*** Begin section ***
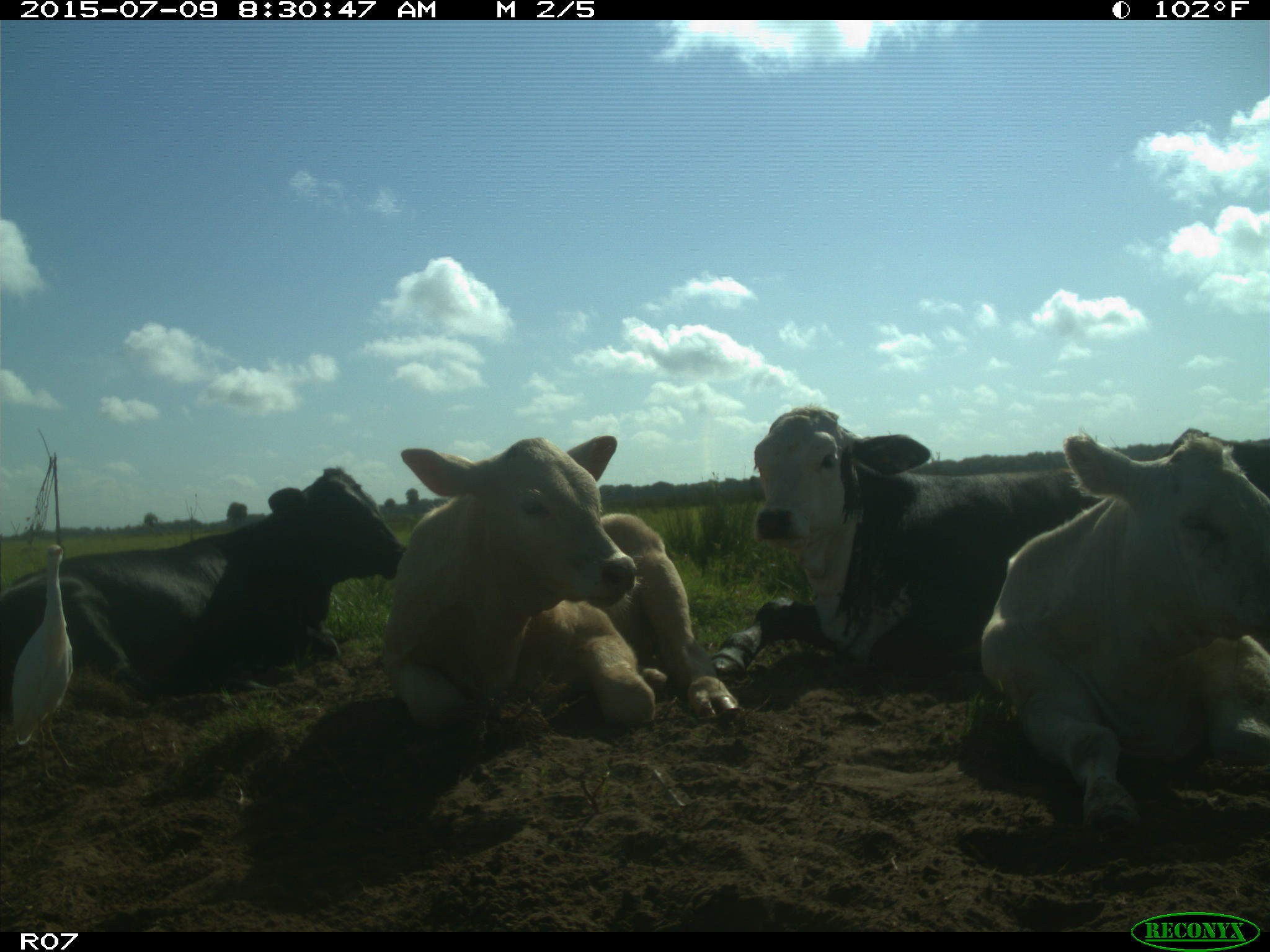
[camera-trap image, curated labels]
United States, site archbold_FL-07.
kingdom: Animalia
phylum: Chordata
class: Mammalia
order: Artiodactyla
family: Bovidae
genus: Bos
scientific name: Bos taurus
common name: domestic cow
*** End section ***
**What you are asked to do**
Since the pictures don't belong in the copy, copy only the rest of the entries above exactly.

**Output for this task**
[camera-trap image, curated labels]
United States, site archbold_FL-07.
kingdom: Animalia
phylum: Chordata
class: Mammalia
order: Artiodactyla
family: Bovidae
genus: Bos
scientific name: Bos taurus
common name: domestic cow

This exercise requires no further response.